**What you should do**
Put every line of the records below into a Markdown table with the columns Row and Line, numbering the rows in order. Leave out blank lines and the pictures.

**Input**
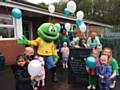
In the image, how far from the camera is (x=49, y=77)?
29.2 feet

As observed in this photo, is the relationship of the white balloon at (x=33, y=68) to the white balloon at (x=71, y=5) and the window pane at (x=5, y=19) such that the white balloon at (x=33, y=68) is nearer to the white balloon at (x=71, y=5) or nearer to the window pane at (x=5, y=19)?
the white balloon at (x=71, y=5)

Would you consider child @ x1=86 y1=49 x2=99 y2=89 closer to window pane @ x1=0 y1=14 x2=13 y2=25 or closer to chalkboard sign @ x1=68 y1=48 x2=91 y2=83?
chalkboard sign @ x1=68 y1=48 x2=91 y2=83

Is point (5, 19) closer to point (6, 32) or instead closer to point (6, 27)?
point (6, 27)

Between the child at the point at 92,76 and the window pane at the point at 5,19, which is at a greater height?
the window pane at the point at 5,19

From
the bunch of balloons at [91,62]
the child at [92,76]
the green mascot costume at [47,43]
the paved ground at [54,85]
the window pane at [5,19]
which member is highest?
the window pane at [5,19]

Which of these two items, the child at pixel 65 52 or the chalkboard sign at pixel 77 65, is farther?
the child at pixel 65 52

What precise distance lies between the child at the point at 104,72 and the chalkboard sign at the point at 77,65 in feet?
4.19

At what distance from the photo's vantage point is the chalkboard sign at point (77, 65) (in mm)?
7750

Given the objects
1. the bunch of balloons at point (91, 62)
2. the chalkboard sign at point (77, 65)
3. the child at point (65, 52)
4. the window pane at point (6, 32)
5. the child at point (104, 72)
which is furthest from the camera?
the window pane at point (6, 32)

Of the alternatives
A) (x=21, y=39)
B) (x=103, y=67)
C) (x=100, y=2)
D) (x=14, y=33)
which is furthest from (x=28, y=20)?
(x=100, y=2)

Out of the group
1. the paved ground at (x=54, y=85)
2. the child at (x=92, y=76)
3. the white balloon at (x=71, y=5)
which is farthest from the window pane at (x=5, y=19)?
the child at (x=92, y=76)

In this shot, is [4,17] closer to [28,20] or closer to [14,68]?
[28,20]

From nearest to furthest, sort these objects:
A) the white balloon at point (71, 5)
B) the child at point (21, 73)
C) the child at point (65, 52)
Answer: the child at point (21, 73) → the child at point (65, 52) → the white balloon at point (71, 5)

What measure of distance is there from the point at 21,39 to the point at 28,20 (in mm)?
8281
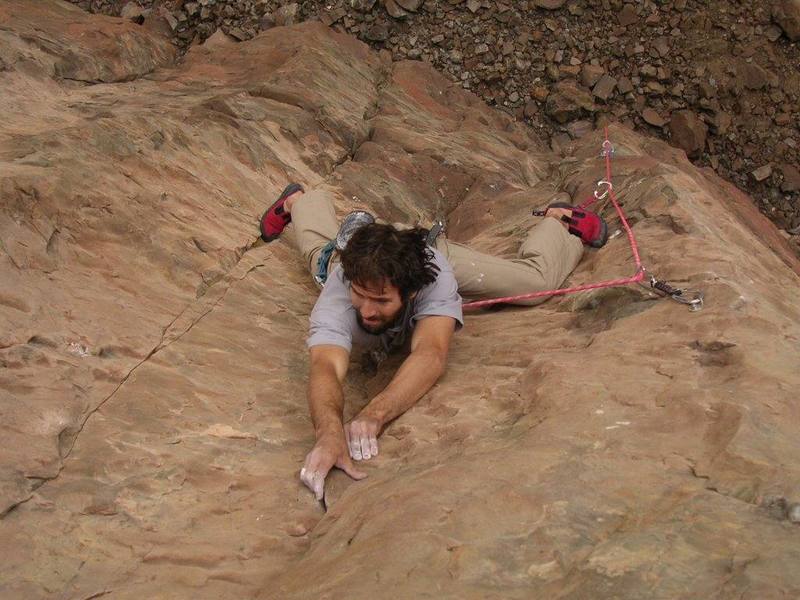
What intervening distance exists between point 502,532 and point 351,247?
4.80 feet

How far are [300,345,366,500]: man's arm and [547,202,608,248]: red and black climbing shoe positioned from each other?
2082 millimetres

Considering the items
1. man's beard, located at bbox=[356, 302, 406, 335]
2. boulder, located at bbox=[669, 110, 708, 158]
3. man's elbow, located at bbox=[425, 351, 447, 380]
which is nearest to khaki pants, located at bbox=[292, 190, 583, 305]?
man's beard, located at bbox=[356, 302, 406, 335]

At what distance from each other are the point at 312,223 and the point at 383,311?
1.45 m

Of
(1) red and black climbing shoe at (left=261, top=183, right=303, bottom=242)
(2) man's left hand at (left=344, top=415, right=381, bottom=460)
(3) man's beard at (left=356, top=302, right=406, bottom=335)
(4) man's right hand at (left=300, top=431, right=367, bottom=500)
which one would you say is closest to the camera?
(4) man's right hand at (left=300, top=431, right=367, bottom=500)

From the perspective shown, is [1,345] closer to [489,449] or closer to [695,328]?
[489,449]

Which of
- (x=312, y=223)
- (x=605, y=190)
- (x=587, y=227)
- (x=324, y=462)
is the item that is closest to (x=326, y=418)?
(x=324, y=462)

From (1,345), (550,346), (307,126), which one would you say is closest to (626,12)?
(307,126)

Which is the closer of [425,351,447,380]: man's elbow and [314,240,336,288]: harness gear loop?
[425,351,447,380]: man's elbow

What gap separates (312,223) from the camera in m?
4.75

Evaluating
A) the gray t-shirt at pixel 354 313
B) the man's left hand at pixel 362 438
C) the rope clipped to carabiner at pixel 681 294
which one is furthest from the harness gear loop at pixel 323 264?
the rope clipped to carabiner at pixel 681 294

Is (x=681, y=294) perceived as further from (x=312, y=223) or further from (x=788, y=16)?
(x=788, y=16)

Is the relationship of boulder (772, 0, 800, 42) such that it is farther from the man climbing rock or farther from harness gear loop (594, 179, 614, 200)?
the man climbing rock

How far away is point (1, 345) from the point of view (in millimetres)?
3113

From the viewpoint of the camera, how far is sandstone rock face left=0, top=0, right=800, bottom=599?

**Completed task**
| Row | Line |
|---|---|
| 1 | In the image, how far from the camera is (x=49, y=77)? |
| 2 | 29.2 feet |
| 3 | As observed in this photo, is the relationship of the white balloon at (x=33, y=68) to the white balloon at (x=71, y=5) and the window pane at (x=5, y=19) such that the white balloon at (x=33, y=68) is nearer to the white balloon at (x=71, y=5) or nearer to the window pane at (x=5, y=19)? |
| 4 | the white balloon at (x=71, y=5) |
| 5 | Would you consider child @ x1=86 y1=49 x2=99 y2=89 closer to window pane @ x1=0 y1=14 x2=13 y2=25 or closer to chalkboard sign @ x1=68 y1=48 x2=91 y2=83? |
| 6 | chalkboard sign @ x1=68 y1=48 x2=91 y2=83 |
| 7 | Is point (5, 19) closer to point (6, 32) or instead closer to point (6, 27)? |
| 8 | point (6, 27) |
| 9 | Between the child at the point at 92,76 and the window pane at the point at 5,19, which is at a greater height? |
| 10 | the window pane at the point at 5,19 |
| 11 | From |
| 12 | the bunch of balloons at [91,62] |
| 13 | the child at [92,76] |
| 14 | the green mascot costume at [47,43] |
| 15 | the paved ground at [54,85] |
| 16 | the window pane at [5,19] |
| 17 | which member is highest? |
| 18 | the window pane at [5,19] |
| 19 | Which of these two items, the child at pixel 65 52 or the chalkboard sign at pixel 77 65, is farther? |
| 20 | the child at pixel 65 52 |
| 21 | What precise distance lies between the child at the point at 104,72 and the chalkboard sign at the point at 77,65 in feet? |
| 22 | 4.19 |
| 23 | At what distance from the photo's vantage point is the chalkboard sign at point (77, 65) (in mm)? |
| 24 | 7750 |
| 25 | Given the objects |
| 26 | 1. the bunch of balloons at point (91, 62) |
| 27 | 2. the chalkboard sign at point (77, 65) |
| 28 | 3. the child at point (65, 52) |
| 29 | 4. the window pane at point (6, 32) |
| 30 | 5. the child at point (104, 72) |
| 31 | which is furthest from the camera? |
| 32 | the window pane at point (6, 32) |
| 33 | Of the alternatives |
| 34 | A) (x=21, y=39) |
| 35 | B) (x=103, y=67) |
| 36 | C) (x=100, y=2) |
| 37 | D) (x=14, y=33) |
| 38 | which is furthest from (x=28, y=20)? |
| 39 | (x=100, y=2) |
| 40 | Out of the group |
| 41 | 1. the paved ground at (x=54, y=85) |
| 42 | 2. the child at (x=92, y=76) |
| 43 | 3. the white balloon at (x=71, y=5) |
| 44 | which is farthest from the window pane at (x=5, y=19)? |
| 45 | the child at (x=92, y=76) |
| 46 | In this shot, is [4,17] closer to [28,20] or closer to [14,68]? |
| 47 | [28,20] |
| 48 | From nearest to furthest, sort these objects: |
| 49 | A) the white balloon at point (71, 5) |
| 50 | B) the child at point (21, 73) |
| 51 | C) the child at point (65, 52) |
| 52 | Answer: the child at point (21, 73) → the child at point (65, 52) → the white balloon at point (71, 5) |
| 53 | What measure of distance is there from the point at 21,39 to the point at 28,20 (in mm)? |
| 54 | 8281 |
| 55 | What intervening distance exists between point 502,532 and point 351,247? |
| 56 | 4.80 feet |
| 57 | How far are [300,345,366,500]: man's arm and [547,202,608,248]: red and black climbing shoe positioned from each other? |
| 58 | 2082 millimetres |
| 59 | Considering the items |
| 60 | 1. man's beard, located at bbox=[356, 302, 406, 335] |
| 61 | 2. boulder, located at bbox=[669, 110, 708, 158] |
| 62 | 3. man's elbow, located at bbox=[425, 351, 447, 380] |
| 63 | which is nearest to khaki pants, located at bbox=[292, 190, 583, 305]? |
| 64 | man's beard, located at bbox=[356, 302, 406, 335] |
| 65 | At what distance from each other are the point at 312,223 and the point at 383,311? |
| 66 | 1.45 m |
| 67 | Of |
| 68 | (1) red and black climbing shoe at (left=261, top=183, right=303, bottom=242) |
| 69 | (2) man's left hand at (left=344, top=415, right=381, bottom=460) |
| 70 | (3) man's beard at (left=356, top=302, right=406, bottom=335) |
| 71 | (4) man's right hand at (left=300, top=431, right=367, bottom=500) |
| 72 | which one would you say is closest to the camera? |
| 73 | (4) man's right hand at (left=300, top=431, right=367, bottom=500) |
| 74 | From the perspective shown, is [1,345] closer to [489,449] or closer to [695,328]? |
| 75 | [489,449] |
| 76 | Which of |
| 77 | - (x=312, y=223) |
| 78 | - (x=605, y=190) |
| 79 | - (x=587, y=227) |
| 80 | - (x=324, y=462) |
| 81 | is the item that is closest to (x=326, y=418)? |
| 82 | (x=324, y=462) |
| 83 | From (1,345), (550,346), (307,126), which one would you say is closest to (626,12)? |
| 84 | (307,126) |
| 85 | Which is the closer of [425,351,447,380]: man's elbow and [314,240,336,288]: harness gear loop? |
| 86 | [425,351,447,380]: man's elbow |
| 87 | What gap separates (312,223) from the camera in m? |
| 88 | 4.75 |
| 89 | Evaluating |
| 90 | A) the gray t-shirt at pixel 354 313 |
| 91 | B) the man's left hand at pixel 362 438 |
| 92 | C) the rope clipped to carabiner at pixel 681 294 |
| 93 | which one is furthest from the harness gear loop at pixel 323 264? |
| 94 | the rope clipped to carabiner at pixel 681 294 |
| 95 | Is (x=681, y=294) perceived as further from (x=312, y=223) or further from (x=788, y=16)? |
| 96 | (x=788, y=16) |
| 97 | Is the relationship of boulder (772, 0, 800, 42) such that it is farther from the man climbing rock or farther from harness gear loop (594, 179, 614, 200)? |
| 98 | the man climbing rock |
| 99 | How far away is point (1, 345) from the point of view (in millimetres)? |
| 100 | 3113 |
| 101 | From the viewpoint of the camera, how far is sandstone rock face left=0, top=0, right=800, bottom=599? |